Another theme of speeches at the afternoon rally, and of the messages participants were bringing to Congress in lobbying meetings that day, was to be a push to change current deportation policies, which end up separating families across borders, said supporters of the events in teleconferences for reporters in early April.
The so-called “gang of eight,” a bipartisan panel of senators working on an immigration reform bill intended to appeal to both parties had hoped to release their draft legislation as soon as they returned from a two-week break April 8. Advocates working with the senators and their staffs on the bill told reporters April 8 that the bill wasn’t quite ready but that perhaps it would be introduced by the end of the week. It’s estimated to be about 1,500 pages long.
Keeping families together is key
In a teleconference the previous week in which faith and labor leaders focused on how families are affected by current policies, Kevin Appleby, director of migration policy for the U.S. Conference of Catholic Bishops, said that keeping families together is a crucial social element of the immigration system.
“We need to be mindful that family unity strengthens the social backbone” of the country, he said.
A proposal to require immigrants already in the United States to go home in order to legalize their status, for example, would be one more way the immigration system separates families, Appleby said.

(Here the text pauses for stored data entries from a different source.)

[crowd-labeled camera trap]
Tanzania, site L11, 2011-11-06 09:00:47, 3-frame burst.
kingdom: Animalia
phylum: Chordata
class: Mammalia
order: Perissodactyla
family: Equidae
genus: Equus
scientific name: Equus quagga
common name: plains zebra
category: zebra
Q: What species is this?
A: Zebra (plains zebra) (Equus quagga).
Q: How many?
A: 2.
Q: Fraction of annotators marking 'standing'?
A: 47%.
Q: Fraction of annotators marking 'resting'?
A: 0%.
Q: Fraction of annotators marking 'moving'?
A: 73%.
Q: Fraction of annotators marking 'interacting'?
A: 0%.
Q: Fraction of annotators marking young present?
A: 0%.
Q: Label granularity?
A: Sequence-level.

“If the goal here is to get people regularized, we shouldn’t put up barriers to making that happen,” he said. “If we give people a half loaf, this issue is going to fester into the future.”
AFL-CIO president Richard Trumka on that teleconference noted that labor and business leaders had come to a consensus about how to expand the number of visas available annually. But, he added, “family reunification is a core tenet of our immigration policy in the labor movement.”